**Goal of the exercise:** Give back the line below containing "Moderators of the" and every later line, exactly.

:: Dataset records ::

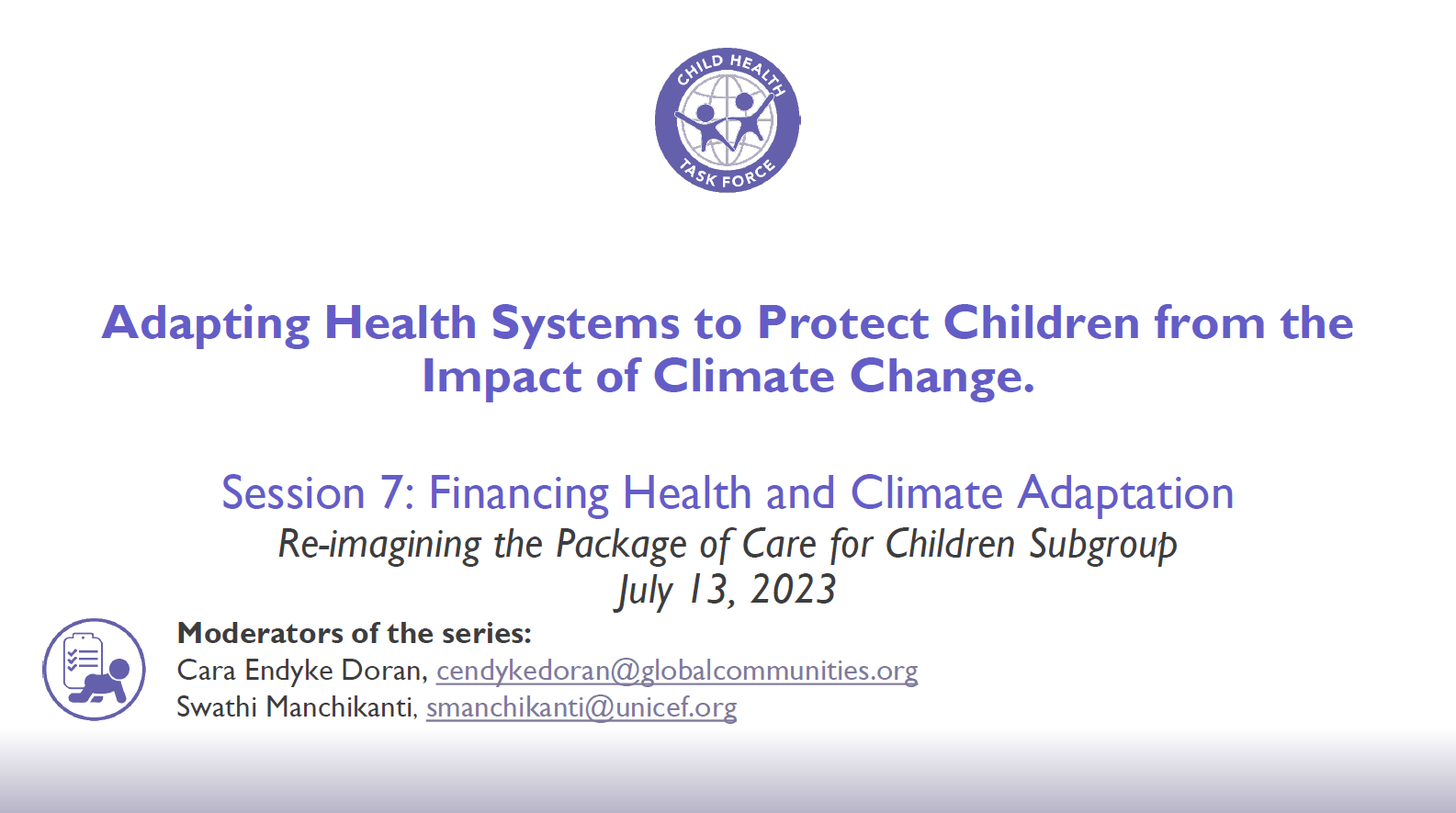 CHILD HEALTH
TASK FORCE

Adapting Health Systems to Protect Children from the Impact of Climate Change.

Session 7: Financing Health and Climate Adaptation
Re-imagining the Package of Care for Children Subgroup
July 13, 2023

Moderators of the series:
Cara Endyke Doran, cendykedoran@globalcommunities.org
Swathi Manchikanti, smanchikanti@unicef.org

:::

**Problem solution:**
Moderators of the series:
Cara Endyke Doran, cendykedoran@globalcommunities.org
Swathi Manchikanti, smanchikanti@unicef.org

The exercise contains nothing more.